** begin PROVIDED DATA **

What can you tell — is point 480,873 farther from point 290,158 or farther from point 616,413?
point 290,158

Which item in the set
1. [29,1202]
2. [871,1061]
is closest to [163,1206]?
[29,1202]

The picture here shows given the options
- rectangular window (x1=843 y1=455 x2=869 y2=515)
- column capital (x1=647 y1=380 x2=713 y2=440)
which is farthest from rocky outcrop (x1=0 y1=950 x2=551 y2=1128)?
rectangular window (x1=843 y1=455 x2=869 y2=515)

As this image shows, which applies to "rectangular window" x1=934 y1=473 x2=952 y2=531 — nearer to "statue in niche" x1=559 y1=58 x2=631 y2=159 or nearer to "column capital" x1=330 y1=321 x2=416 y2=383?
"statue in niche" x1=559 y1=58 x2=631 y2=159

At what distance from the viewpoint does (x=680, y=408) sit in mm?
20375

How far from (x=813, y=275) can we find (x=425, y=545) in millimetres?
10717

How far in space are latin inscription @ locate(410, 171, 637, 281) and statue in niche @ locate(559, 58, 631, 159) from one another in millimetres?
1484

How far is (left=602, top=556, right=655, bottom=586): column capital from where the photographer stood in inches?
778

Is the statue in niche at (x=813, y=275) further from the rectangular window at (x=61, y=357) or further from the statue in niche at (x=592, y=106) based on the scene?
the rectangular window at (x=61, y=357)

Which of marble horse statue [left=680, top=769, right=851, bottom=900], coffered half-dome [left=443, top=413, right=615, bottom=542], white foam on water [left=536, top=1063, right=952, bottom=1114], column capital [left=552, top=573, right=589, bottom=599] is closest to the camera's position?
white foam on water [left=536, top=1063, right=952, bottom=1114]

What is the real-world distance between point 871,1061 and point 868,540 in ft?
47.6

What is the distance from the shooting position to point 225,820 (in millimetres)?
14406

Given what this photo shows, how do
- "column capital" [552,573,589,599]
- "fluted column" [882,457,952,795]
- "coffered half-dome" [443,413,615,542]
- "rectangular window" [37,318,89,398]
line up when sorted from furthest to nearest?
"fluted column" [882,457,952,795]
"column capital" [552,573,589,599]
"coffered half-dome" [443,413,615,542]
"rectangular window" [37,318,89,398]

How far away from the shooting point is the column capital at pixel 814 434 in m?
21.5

** end PROVIDED DATA **
** begin PROVIDED DATA **

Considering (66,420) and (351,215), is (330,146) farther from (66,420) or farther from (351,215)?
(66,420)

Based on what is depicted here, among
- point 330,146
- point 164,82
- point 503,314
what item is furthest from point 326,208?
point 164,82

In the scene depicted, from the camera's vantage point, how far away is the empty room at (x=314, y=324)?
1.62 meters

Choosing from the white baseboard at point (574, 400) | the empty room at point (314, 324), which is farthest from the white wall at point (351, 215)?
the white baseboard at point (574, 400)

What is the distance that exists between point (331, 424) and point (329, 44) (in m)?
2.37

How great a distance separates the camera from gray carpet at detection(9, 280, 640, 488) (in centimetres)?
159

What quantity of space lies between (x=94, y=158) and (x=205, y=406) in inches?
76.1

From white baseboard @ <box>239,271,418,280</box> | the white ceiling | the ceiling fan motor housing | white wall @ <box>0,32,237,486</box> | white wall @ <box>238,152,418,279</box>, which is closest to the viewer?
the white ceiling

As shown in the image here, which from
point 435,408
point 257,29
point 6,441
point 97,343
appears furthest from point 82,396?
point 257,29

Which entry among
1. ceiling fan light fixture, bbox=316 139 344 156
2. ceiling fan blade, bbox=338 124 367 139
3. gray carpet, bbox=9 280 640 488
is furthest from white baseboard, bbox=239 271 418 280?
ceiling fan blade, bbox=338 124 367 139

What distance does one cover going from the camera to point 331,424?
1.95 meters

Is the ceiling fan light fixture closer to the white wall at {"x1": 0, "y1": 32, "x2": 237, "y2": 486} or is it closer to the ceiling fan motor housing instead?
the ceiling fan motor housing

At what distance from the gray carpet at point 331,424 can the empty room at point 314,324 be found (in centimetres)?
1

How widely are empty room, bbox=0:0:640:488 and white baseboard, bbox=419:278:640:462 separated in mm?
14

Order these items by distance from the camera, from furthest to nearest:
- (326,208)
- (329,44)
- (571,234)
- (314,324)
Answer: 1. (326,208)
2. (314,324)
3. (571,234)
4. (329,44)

** end PROVIDED DATA **

* TASK GOAL: Turn the lines above into a numbered list, from the line with "Order these items" up to and including the line with "4. (329,44)", leaving out any blank lines.

* RESULT OF THE TASK:
1. Order these items by distance from the camera, from furthest to nearest:
2. - (326,208)
3. - (329,44)
4. - (571,234)
5. - (314,324)
6. Answer: 1. (326,208)
7. 2. (314,324)
8. 3. (571,234)
9. 4. (329,44)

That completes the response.